» **Task to complete**:
Transcribe each line exactly.

-------- The input

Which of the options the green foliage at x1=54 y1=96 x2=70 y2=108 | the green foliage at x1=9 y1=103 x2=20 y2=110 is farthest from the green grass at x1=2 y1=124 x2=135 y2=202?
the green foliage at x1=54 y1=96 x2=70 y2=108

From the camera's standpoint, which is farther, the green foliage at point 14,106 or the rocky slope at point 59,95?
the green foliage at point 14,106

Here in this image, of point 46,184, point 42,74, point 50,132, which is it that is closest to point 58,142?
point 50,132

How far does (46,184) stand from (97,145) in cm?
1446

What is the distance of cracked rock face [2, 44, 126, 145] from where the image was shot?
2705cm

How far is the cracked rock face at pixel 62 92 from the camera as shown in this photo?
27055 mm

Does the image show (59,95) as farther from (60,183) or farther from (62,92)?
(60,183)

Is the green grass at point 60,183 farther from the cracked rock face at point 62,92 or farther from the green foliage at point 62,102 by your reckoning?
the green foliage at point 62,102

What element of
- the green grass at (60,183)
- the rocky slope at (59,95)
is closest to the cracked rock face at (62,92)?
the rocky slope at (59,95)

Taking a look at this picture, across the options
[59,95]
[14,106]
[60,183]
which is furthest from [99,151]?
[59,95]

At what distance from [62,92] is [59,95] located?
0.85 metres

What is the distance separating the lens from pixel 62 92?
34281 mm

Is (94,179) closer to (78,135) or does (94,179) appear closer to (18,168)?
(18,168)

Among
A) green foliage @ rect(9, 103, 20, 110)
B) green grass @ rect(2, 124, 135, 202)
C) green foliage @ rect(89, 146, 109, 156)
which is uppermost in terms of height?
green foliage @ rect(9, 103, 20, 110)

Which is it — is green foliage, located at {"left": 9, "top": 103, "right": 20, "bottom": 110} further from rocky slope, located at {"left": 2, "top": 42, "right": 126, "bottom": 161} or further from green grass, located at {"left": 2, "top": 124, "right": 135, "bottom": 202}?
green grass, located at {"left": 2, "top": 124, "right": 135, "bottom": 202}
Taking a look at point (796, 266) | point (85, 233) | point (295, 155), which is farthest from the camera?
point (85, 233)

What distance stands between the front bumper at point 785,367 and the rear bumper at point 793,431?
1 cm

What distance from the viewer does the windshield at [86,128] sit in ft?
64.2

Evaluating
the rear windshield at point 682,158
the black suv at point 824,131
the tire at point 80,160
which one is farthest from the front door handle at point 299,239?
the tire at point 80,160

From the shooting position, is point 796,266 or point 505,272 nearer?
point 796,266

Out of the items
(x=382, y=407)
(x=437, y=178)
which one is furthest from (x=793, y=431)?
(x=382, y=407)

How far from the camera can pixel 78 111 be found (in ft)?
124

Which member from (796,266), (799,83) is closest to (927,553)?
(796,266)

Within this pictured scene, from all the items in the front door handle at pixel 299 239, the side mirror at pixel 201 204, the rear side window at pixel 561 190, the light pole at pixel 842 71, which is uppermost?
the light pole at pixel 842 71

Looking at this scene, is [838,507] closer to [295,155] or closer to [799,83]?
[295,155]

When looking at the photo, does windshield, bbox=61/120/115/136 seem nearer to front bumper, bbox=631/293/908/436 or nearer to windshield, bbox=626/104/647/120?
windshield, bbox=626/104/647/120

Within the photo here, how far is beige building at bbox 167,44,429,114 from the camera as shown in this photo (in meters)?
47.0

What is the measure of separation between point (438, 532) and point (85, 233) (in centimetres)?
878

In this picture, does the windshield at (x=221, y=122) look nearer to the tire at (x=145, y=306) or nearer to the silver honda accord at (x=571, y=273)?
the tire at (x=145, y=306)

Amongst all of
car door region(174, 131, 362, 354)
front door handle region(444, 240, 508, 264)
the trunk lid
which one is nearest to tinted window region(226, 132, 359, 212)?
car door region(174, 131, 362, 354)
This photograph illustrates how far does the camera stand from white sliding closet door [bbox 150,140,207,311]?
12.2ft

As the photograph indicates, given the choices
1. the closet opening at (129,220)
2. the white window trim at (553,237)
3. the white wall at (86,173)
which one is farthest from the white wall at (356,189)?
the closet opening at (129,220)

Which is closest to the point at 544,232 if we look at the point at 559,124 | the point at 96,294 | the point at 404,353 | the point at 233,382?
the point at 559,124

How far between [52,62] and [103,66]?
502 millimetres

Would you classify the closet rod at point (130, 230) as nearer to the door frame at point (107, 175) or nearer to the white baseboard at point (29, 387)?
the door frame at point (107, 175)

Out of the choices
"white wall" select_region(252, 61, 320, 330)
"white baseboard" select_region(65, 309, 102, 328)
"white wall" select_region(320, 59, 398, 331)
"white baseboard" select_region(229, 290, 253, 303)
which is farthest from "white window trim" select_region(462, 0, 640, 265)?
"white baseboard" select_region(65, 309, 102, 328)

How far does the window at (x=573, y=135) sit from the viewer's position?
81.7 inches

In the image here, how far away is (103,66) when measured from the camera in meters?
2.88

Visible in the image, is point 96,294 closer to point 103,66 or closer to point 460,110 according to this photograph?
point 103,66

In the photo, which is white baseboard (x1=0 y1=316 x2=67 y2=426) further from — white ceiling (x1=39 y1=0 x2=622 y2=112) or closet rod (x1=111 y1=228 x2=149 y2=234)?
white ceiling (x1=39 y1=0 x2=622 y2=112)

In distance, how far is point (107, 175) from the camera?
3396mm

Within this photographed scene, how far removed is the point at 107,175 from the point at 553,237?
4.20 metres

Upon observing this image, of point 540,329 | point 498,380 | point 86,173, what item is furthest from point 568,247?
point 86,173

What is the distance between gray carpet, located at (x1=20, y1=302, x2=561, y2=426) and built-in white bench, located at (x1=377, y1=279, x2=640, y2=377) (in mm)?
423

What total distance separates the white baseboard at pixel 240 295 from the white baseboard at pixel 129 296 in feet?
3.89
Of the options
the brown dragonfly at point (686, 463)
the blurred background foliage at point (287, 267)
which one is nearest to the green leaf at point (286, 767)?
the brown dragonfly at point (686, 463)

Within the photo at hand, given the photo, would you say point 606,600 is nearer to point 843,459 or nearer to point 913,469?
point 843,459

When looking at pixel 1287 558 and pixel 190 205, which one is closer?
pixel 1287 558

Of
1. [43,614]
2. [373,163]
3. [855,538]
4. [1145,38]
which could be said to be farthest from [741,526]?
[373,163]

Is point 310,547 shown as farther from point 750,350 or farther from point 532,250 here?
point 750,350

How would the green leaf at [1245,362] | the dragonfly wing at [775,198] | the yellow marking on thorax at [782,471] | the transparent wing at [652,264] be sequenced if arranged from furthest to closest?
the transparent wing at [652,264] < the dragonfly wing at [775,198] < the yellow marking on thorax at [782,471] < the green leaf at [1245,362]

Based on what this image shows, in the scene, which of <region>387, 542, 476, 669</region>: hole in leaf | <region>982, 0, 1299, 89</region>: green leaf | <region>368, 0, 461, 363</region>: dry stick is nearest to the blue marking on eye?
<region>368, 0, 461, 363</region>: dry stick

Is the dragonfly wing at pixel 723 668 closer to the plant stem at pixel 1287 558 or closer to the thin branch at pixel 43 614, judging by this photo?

----------------

» **The output**:
Which of the options the green foliage at x1=54 y1=96 x2=70 y2=108 | the green foliage at x1=9 y1=103 x2=20 y2=110 is farthest from the green grass at x1=2 y1=124 x2=135 y2=202?
the green foliage at x1=54 y1=96 x2=70 y2=108

From the camera's standpoint, which is farther, the green foliage at point 14,106 or the rocky slope at point 59,95?
the green foliage at point 14,106

Here in this image, of point 46,184, point 42,74, point 50,132, which is it that is closest to point 58,142?
point 50,132

How far does (46,184) stand from (97,145) in cm?
1446

What is the distance of cracked rock face [2, 44, 126, 145] from where the image was shot?
2705cm

How far is the cracked rock face at pixel 62 92 from the camera as shown in this photo?
27055 mm

Does the image show (59,95) as farther from (60,183) or farther from (62,92)?
(60,183)

Is the green grass at point 60,183 farther from the cracked rock face at point 62,92 or farther from the green foliage at point 62,102 by your reckoning?
the green foliage at point 62,102

What element of
- the green grass at (60,183)
- the rocky slope at (59,95)
is closest to the cracked rock face at (62,92)?
the rocky slope at (59,95)

Taking a look at this picture, across the options
[59,95]
[14,106]
[60,183]
which is furthest from [99,151]?
[59,95]

At what distance from [62,92] is [59,95] located?
0.85 metres

What is the distance separating the lens from pixel 62 92?
34281 mm

Is (94,179) closer to (78,135) or does (94,179) appear closer to (18,168)?
(18,168)

Among
A) green foliage @ rect(9, 103, 20, 110)
B) green grass @ rect(2, 124, 135, 202)
C) green foliage @ rect(89, 146, 109, 156)
which is uppermost in terms of height?
green foliage @ rect(9, 103, 20, 110)

Which is it — is green foliage, located at {"left": 9, "top": 103, "right": 20, "bottom": 110} further from rocky slope, located at {"left": 2, "top": 42, "right": 126, "bottom": 161} or further from green grass, located at {"left": 2, "top": 124, "right": 135, "bottom": 202}?
green grass, located at {"left": 2, "top": 124, "right": 135, "bottom": 202}
Taking a look at point (796, 266) | point (85, 233) | point (295, 155), which is farthest from the camera?
point (85, 233)

What distance stands between the front bumper at point 785,367 and the rear bumper at point 793,431?
1 cm

What distance from the viewer does the windshield at [86,128] sit in ft?
64.2

Evaluating
the rear windshield at point 682,158
the black suv at point 824,131
the tire at point 80,160
which one is farthest from the front door handle at point 299,239?
the tire at point 80,160

From the shooting position, is point 796,266 or point 505,272 nearer?
point 796,266

Out of the items
(x=382, y=407)
(x=437, y=178)
which one is furthest from (x=793, y=431)?
(x=382, y=407)

How far from the camera can pixel 78 111 be found (in ft)?
124

Which member from (796,266), (799,83) is closest to (927,553)?
(796,266)

Within this pictured scene, from all the items in the front door handle at pixel 299 239, the side mirror at pixel 201 204, the rear side window at pixel 561 190, the light pole at pixel 842 71, which is uppermost?
the light pole at pixel 842 71

Looking at this scene, is [838,507] closer to [295,155] or closer to [799,83]?
[295,155]

When looking at the photo, does windshield, bbox=61/120/115/136 seem nearer to front bumper, bbox=631/293/908/436 or nearer to windshield, bbox=626/104/647/120?
windshield, bbox=626/104/647/120

Within the photo here, how far is beige building at bbox 167,44,429,114 from the camera as shown in this photo (in meters)?
47.0

What is the measure of separation between point (438, 532) and point (85, 233) (in centimetres)?
878

In this picture, does the windshield at (x=221, y=122) look nearer to the tire at (x=145, y=306) or nearer to the silver honda accord at (x=571, y=273)?
the tire at (x=145, y=306)

Amongst all of
car door region(174, 131, 362, 354)
front door handle region(444, 240, 508, 264)
the trunk lid
which one is nearest to tinted window region(226, 132, 359, 212)?
car door region(174, 131, 362, 354)
This photograph illustrates how far does the camera stand from white sliding closet door [bbox 150,140,207,311]?
12.2ft

As the photograph indicates, given the choices
1. the closet opening at (129,220)
2. the white window trim at (553,237)
3. the white wall at (86,173)
which one is farthest from the white wall at (356,189)?
the closet opening at (129,220)

Which is closest to the point at 544,232 if we look at the point at 559,124 | the point at 96,294 | the point at 404,353 | the point at 233,382?
the point at 559,124

How far between [52,62] and [103,66]?
502 millimetres

Would you classify the closet rod at point (130, 230) as nearer to the door frame at point (107, 175) or nearer to the white baseboard at point (29, 387)?
the door frame at point (107, 175)

Out of the choices
"white wall" select_region(252, 61, 320, 330)
"white baseboard" select_region(65, 309, 102, 328)
"white wall" select_region(320, 59, 398, 331)
"white baseboard" select_region(229, 290, 253, 303)
which is farthest from "white window trim" select_region(462, 0, 640, 265)?
"white baseboard" select_region(65, 309, 102, 328)

How far does the window at (x=573, y=135) sit from the viewer's position?
81.7 inches

In the image here, how far away is (103,66) when measured from the camera in meters?
2.88

Visible in the image, is point 96,294 closer to point 103,66 or closer to point 460,110 according to this photograph?
point 103,66

In the photo, which is white baseboard (x1=0 y1=316 x2=67 y2=426) further from — white ceiling (x1=39 y1=0 x2=622 y2=112) or closet rod (x1=111 y1=228 x2=149 y2=234)?
white ceiling (x1=39 y1=0 x2=622 y2=112)

In distance, how far is point (107, 175) from the camera?
3396mm

Within this photographed scene, how far removed is the point at 107,175 from the point at 553,237?
4.20 metres

Upon observing this image, of point 540,329 | point 498,380 | point 86,173, what item is furthest from point 568,247?
point 86,173

What is the distance between gray carpet, located at (x1=20, y1=302, x2=561, y2=426) and built-in white bench, located at (x1=377, y1=279, x2=640, y2=377) (in mm)?
423

What total distance separates the white baseboard at pixel 240 295 from the white baseboard at pixel 129 296 in feet?
3.89
Of the options
the brown dragonfly at point (686, 463)
the blurred background foliage at point (287, 267)
which one is nearest to the green leaf at point (286, 767)?
the brown dragonfly at point (686, 463)

Within the photo at hand, given the photo, would you say point 606,600 is nearer to point 843,459 or nearer to point 913,469?
point 843,459

When looking at pixel 1287 558 and pixel 190 205, which one is closer?
pixel 1287 558

Of
1. [43,614]
2. [373,163]
3. [855,538]
4. [1145,38]
which could be said to be farthest from [741,526]?
[373,163]

Is point 310,547 shown as farther from point 750,350 or farther from point 532,250 here?
point 750,350

How would the green leaf at [1245,362] | the dragonfly wing at [775,198] | the yellow marking on thorax at [782,471] | the transparent wing at [652,264] be sequenced if arranged from furthest to closest?
the transparent wing at [652,264] < the dragonfly wing at [775,198] < the yellow marking on thorax at [782,471] < the green leaf at [1245,362]

Based on what this image shows, in the scene, which of <region>387, 542, 476, 669</region>: hole in leaf | <region>982, 0, 1299, 89</region>: green leaf | <region>368, 0, 461, 363</region>: dry stick is nearest to the blue marking on eye?
<region>368, 0, 461, 363</region>: dry stick

Is the dragonfly wing at pixel 723 668 closer to the plant stem at pixel 1287 558 or closer to the thin branch at pixel 43 614, judging by this photo?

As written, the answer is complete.